Given task. Return the rows below word for word, starting at the line that contains "Among parked suv" and ending after the line that contains "3. the point at 836,158".
— begin —
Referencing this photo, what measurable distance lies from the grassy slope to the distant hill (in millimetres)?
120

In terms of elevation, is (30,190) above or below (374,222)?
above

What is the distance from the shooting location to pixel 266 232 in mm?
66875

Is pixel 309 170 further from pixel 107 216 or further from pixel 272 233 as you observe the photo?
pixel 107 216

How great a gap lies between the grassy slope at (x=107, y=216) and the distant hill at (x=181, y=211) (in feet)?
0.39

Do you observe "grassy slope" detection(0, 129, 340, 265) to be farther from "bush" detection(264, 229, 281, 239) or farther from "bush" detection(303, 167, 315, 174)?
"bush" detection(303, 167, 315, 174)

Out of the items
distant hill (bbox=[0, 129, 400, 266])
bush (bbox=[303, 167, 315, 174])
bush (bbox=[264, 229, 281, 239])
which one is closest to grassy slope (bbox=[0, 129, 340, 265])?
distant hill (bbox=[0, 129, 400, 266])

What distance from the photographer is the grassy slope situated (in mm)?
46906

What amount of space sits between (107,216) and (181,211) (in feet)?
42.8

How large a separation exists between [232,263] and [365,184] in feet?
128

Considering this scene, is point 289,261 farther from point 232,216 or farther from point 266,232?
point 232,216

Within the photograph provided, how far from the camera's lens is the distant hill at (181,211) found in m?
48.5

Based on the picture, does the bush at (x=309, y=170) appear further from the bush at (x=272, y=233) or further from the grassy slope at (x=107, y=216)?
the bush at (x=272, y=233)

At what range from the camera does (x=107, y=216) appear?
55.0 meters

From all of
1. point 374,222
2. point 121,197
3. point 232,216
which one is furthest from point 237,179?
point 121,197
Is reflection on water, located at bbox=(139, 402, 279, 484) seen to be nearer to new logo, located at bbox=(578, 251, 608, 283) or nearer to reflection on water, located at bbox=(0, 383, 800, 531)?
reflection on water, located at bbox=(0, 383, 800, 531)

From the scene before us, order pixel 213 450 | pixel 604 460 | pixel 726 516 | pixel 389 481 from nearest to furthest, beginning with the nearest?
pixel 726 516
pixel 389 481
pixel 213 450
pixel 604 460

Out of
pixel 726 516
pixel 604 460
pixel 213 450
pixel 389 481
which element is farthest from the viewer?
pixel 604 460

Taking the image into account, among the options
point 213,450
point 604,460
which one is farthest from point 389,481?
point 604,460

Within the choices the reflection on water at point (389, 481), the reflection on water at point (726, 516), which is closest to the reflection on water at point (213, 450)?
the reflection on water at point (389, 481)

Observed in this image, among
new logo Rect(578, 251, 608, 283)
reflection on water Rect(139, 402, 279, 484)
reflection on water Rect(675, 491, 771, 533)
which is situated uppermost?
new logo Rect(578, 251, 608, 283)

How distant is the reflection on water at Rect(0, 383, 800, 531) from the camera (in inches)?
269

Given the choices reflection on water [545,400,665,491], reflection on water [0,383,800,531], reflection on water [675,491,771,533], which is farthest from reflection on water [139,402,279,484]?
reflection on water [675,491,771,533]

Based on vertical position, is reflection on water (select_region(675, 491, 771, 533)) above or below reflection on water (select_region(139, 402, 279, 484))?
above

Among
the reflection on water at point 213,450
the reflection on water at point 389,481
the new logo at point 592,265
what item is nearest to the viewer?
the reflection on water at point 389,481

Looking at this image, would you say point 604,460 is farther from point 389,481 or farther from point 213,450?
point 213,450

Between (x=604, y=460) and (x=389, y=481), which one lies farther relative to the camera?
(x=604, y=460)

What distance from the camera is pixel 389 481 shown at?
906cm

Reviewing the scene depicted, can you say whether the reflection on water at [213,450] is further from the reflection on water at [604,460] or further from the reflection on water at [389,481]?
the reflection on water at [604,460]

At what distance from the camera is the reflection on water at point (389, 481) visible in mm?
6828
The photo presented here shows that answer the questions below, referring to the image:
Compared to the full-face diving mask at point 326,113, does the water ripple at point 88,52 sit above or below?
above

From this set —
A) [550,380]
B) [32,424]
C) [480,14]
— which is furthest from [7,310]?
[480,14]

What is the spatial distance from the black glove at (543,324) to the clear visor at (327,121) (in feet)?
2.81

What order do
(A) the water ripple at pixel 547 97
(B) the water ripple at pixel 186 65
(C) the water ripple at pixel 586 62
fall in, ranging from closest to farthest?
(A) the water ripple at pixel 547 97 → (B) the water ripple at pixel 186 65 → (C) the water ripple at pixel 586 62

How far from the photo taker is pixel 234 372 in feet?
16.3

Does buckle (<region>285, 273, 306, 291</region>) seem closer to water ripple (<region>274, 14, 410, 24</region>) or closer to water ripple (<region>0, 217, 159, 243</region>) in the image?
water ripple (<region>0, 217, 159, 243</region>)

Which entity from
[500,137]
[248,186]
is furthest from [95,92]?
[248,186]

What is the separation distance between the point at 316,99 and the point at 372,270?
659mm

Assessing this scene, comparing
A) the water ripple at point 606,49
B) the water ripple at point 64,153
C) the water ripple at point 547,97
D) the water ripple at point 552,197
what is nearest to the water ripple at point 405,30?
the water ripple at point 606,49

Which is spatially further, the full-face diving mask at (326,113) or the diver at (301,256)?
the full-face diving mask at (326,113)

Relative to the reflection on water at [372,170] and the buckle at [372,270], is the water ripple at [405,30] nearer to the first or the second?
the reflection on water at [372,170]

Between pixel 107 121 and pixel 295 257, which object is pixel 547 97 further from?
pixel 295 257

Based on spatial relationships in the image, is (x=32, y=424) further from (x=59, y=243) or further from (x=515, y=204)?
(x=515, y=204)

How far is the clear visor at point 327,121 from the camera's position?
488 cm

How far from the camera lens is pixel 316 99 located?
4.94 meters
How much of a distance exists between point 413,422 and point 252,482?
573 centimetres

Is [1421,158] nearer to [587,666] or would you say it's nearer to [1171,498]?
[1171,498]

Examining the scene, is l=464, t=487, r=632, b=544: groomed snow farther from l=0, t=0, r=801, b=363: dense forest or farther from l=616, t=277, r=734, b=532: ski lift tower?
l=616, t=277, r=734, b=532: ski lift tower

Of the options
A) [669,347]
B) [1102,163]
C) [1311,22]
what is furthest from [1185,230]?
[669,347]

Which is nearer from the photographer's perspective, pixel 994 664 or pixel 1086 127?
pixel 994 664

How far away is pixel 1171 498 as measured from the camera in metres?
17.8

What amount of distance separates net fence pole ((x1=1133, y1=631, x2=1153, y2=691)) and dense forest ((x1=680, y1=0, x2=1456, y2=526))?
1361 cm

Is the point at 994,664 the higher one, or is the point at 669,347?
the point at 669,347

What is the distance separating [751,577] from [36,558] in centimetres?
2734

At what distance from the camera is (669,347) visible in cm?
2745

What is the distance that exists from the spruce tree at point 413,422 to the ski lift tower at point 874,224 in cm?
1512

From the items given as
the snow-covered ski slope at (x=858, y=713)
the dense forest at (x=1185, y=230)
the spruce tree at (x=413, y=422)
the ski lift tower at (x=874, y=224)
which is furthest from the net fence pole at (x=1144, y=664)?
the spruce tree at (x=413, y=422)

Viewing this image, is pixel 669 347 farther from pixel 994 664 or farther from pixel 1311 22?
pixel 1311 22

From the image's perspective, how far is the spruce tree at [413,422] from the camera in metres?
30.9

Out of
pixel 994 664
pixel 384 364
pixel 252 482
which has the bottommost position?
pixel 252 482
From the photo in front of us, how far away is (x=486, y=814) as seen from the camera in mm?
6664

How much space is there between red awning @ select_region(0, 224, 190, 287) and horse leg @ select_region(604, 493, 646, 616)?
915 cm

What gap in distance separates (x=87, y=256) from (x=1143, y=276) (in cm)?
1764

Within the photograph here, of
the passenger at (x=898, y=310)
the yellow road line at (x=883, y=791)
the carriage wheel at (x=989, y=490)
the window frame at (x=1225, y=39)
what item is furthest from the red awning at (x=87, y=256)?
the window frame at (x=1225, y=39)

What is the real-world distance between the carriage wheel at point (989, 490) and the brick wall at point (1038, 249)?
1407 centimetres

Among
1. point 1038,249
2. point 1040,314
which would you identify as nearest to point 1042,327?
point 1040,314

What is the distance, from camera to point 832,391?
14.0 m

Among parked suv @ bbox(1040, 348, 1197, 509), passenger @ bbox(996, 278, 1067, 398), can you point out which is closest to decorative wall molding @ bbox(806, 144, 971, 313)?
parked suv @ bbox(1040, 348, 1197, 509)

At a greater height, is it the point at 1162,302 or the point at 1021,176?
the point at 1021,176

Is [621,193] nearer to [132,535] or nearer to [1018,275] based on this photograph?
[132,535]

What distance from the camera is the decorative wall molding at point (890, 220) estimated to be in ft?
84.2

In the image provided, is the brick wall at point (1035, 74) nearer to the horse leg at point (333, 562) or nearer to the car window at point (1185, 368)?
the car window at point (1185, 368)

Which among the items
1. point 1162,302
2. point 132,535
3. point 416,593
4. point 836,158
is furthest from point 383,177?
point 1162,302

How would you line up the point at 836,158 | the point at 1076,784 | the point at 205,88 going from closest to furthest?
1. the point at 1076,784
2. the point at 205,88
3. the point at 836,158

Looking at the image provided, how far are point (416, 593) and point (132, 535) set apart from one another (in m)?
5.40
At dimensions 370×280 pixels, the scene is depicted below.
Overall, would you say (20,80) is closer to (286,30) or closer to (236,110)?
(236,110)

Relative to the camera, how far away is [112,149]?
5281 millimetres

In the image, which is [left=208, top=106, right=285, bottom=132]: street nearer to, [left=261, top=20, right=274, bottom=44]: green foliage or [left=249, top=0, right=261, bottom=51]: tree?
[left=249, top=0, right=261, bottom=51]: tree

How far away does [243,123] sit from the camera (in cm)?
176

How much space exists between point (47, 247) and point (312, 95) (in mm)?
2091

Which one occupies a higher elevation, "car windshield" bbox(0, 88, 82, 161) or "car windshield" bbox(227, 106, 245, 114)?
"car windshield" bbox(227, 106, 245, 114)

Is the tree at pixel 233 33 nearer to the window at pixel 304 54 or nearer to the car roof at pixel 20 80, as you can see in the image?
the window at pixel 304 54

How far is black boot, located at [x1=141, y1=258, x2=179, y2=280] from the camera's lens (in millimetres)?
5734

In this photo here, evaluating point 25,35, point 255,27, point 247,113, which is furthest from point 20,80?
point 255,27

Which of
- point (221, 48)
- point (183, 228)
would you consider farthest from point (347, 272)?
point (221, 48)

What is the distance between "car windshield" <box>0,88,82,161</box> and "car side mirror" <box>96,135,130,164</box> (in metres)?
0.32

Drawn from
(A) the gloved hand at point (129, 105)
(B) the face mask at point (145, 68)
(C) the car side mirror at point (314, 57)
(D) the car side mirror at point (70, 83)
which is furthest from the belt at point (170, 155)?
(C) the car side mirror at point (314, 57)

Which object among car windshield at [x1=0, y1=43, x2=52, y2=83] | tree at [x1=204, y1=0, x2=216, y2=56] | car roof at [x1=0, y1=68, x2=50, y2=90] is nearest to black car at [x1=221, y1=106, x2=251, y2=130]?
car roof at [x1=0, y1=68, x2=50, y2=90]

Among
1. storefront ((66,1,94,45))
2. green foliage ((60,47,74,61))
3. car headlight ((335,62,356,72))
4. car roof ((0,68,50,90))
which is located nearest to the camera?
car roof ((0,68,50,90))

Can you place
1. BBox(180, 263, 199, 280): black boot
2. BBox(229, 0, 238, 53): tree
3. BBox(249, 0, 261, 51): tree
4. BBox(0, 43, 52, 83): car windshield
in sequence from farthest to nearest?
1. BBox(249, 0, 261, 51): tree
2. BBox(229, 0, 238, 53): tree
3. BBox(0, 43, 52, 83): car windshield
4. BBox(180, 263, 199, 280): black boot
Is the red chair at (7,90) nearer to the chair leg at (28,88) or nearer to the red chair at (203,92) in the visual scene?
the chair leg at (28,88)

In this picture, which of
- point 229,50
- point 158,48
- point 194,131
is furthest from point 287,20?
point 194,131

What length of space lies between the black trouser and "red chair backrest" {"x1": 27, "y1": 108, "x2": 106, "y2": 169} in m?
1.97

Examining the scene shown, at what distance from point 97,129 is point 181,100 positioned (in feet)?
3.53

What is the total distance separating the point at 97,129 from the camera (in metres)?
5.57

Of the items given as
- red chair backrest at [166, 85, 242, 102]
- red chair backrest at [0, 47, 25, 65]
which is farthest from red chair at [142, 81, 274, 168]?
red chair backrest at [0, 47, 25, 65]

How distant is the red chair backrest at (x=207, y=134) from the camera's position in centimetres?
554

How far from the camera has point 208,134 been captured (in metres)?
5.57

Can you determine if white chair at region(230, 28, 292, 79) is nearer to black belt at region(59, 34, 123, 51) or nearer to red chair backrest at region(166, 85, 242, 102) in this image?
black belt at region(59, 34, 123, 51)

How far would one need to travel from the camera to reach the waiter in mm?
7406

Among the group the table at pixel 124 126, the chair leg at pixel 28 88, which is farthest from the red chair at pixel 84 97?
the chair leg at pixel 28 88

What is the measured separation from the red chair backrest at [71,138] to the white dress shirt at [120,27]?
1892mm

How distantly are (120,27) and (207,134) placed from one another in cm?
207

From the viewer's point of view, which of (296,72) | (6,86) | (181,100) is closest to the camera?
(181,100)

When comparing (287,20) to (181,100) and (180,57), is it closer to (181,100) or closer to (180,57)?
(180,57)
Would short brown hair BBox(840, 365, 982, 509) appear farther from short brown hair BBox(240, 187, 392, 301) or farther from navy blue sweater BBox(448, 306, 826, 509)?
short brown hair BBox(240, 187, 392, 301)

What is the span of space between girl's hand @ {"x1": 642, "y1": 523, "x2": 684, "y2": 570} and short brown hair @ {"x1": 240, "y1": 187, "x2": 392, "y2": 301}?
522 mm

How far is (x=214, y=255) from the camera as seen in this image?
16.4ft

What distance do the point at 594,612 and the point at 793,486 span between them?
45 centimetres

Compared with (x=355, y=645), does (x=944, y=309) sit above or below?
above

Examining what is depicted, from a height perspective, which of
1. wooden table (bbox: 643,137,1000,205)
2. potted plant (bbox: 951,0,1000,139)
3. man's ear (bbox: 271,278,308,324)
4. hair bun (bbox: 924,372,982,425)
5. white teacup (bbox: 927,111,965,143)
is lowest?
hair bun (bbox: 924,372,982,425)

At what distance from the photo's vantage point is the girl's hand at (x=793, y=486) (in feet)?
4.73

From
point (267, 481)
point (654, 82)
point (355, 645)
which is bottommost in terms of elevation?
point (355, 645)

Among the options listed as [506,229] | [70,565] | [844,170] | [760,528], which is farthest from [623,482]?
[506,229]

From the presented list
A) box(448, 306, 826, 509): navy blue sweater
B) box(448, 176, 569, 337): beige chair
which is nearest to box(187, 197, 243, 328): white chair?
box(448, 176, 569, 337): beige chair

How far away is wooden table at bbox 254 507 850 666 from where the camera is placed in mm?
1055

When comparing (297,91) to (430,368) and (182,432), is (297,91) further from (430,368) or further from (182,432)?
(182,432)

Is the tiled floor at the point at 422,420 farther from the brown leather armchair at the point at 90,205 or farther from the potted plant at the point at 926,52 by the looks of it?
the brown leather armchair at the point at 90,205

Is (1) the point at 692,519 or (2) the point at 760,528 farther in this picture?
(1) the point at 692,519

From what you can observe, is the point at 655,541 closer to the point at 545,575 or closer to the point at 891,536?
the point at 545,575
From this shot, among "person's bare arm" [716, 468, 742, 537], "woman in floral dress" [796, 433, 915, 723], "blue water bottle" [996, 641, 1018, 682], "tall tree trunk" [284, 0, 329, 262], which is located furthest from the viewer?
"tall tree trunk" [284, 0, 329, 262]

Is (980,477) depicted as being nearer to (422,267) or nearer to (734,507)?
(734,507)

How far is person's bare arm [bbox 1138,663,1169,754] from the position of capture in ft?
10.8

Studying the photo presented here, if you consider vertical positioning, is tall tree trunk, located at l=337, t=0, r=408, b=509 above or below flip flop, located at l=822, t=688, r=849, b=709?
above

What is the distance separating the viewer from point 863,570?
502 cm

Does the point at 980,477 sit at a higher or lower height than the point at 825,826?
— end —
Response to this exercise.
Among parked suv @ bbox(1040, 348, 1197, 509), passenger @ bbox(996, 278, 1067, 398), can you point out which is closest to decorative wall molding @ bbox(806, 144, 971, 313)?
parked suv @ bbox(1040, 348, 1197, 509)

At a greater height, is it the point at 1162,302 or the point at 1021,176?
the point at 1021,176

Is [621,193] nearer to [132,535] or nearer to [1018,275] based on this photograph?
[132,535]

What distance from the camera is the decorative wall molding at point (890, 220) estimated to be in ft?
84.2

In the image provided, is the brick wall at point (1035, 74) nearer to the horse leg at point (333, 562) or nearer to the car window at point (1185, 368)?
the car window at point (1185, 368)

Which among the items
1. point 1162,302
2. point 132,535
3. point 416,593
4. point 836,158
is furthest from point 383,177?
point 1162,302

How would you line up the point at 836,158 | the point at 1076,784 | the point at 205,88 going from closest to furthest?
1. the point at 1076,784
2. the point at 205,88
3. the point at 836,158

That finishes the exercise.